ことばはちからのあるものです。あることばは人を生かし、あることばは人を死に至らしめるものです。あることばは人に勇気と励ましを与え、あることばは痛みと傷を与えます。人が生きるためには、食物と共に「益となる」ことばが必要です。神様に造られた存在として、神様からのことばは必要不可欠です。人は神様のことばによって本当の意味で人間らしくいきることができるからです。今回は人を新しく造り変え、新しい歩みへと導く神様のことば、特に神様からの救いのことばについて考えましょう。(使徒の働き13:26~37節)
I. 送られた「この救いのことば」(26~27節前半) →前回から、第一次宣教旅行中のパウロがピシデヤのアンテオケで説教をしている場面ですが、26節に「この救いのことば」という表現があります。この救いは、イエス様の十字架の死・葬り・復活・顕現(現れてくださったこと)が土台となっています。この救いのことばは神様から私たちに送られたものであり、いのちを与えるものです。(使徒5:20; ヨハネ6:68)神様は罪を持ち、罪の中に生きるこの世界の人々に、御子イエス様をことばなるお方として送られ、また神様のことばを伝える預言者たちを送られました。残念ながら人々(特にユダヤ人)は、イエス様を神の御子として認めることができず、イエス様を指し示している預言のことばも受け入れることができませんでした。
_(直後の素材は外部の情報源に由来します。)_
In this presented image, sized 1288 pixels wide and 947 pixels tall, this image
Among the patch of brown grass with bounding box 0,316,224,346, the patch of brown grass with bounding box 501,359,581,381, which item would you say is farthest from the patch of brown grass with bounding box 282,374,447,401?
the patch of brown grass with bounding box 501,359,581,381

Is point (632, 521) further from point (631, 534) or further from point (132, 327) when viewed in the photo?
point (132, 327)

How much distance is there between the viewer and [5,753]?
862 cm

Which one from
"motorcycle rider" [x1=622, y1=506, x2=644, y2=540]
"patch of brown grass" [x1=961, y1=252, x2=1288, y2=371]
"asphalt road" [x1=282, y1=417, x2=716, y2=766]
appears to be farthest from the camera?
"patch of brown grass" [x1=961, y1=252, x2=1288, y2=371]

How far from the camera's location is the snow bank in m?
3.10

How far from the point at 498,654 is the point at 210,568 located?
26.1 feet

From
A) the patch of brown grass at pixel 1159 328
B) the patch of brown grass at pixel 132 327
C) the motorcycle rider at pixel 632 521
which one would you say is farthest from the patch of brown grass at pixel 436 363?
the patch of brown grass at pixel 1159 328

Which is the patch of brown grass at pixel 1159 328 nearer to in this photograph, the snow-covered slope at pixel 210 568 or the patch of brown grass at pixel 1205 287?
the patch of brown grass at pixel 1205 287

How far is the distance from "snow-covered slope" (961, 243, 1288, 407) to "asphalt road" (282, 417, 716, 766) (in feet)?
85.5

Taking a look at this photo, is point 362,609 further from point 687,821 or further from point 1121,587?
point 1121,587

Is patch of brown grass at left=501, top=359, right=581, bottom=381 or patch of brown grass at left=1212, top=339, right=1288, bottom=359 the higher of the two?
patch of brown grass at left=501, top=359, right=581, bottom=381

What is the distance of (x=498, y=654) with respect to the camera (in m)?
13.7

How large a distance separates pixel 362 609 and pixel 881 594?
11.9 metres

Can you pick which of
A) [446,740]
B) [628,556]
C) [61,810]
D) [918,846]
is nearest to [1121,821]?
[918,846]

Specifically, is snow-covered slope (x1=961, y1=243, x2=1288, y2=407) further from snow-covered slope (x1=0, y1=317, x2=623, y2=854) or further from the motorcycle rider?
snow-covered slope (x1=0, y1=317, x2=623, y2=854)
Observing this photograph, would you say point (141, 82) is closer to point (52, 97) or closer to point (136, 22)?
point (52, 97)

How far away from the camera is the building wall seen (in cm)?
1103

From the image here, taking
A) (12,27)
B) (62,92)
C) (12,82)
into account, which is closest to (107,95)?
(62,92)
II. 成就された「この救いのことば」(27節後半~30節) →イエス様がこの世界に来られたのは、罪人に救いをもたらすためですが、神様は救いの成就のために、イエス様に敵対する者たちによる十字架刑をおゆるしになりました。ユダヤ人たちは、イエス様をメシヤとして認めることができず、イエス様の無罪を主張する総督ピラトに反対し、結果的に適切な法的手段を経ないままイエス様を死刑に処しました。しかしこれらの一連の出来事は、すでに旧約聖書において預言されていることの実現に過ぎませんでした。罪人の策略のはるか上にご支配なさるお方の救いの方法であったのです。神様はイエス様を死から復活させてくださいました。イエス様が死なれたのみでなく、よみがえられたことにより、神様のことばは救いのことばとなるのです。神様の約束は成就したのです。30~37節に登場するイエス様の復活に関する表現に注目しましょう。
III. 証しされた「この救いのことば」(31~37節) →復活されたイエス様を多くの者達が目撃し、その証しがなされました。また神様があらかじめ約束してくださった預言のみことばを信ずる者たちによって、この救いのことばは証しされてきました。かつてアブラハムやダビデが神様からいただいた約束を含めて、メシヤに関する約束はすべてイエス様において成就することをパウロは強調しています。イエス様の死と復活の後に生きる私たち一人ひとりにとって、これは救いのことばであり福音です。旧約聖書の3箇所の引用(詩篇2:7; イザヤ55:3; 詩篇16:10)は、イエス様の復活が神様主導の、そして確実に実現を見るご計画であり、すべての世代を永遠の幸いへと導くものであることを示しています。朽ち果てることのないイエス様のメッセージはこの時代においても真の救いのことばとして証しされ続けているのです。
まとめ: 私たちに送られ、成就された救いのことばは、なお証しされるべきいのちのことば →愛と憐れみに富んでおられる神様が、私たちとの交流を望まれ語りかけてくださったことは本当に感謝なことです。神様のことばは、人間の本来の姿を浮き彫りにし、悔い改めへと導き、神様との関係正常化を実現し、いのちの道へと進ませるものです。神様の約束のみことばの一つ一つは忠実に確実に成就され、これからも成就していきます。私たちクリスチャンは、個人的にこの救いのことばに与り、その効果を適用していただきました。神様から救いのことばをいただいた私たちは、なお神様の霊的糧であるみことばによって日々養われ活かされ、霊的に健康で力強い者として、主の効果的な証人として用いていただきましょう。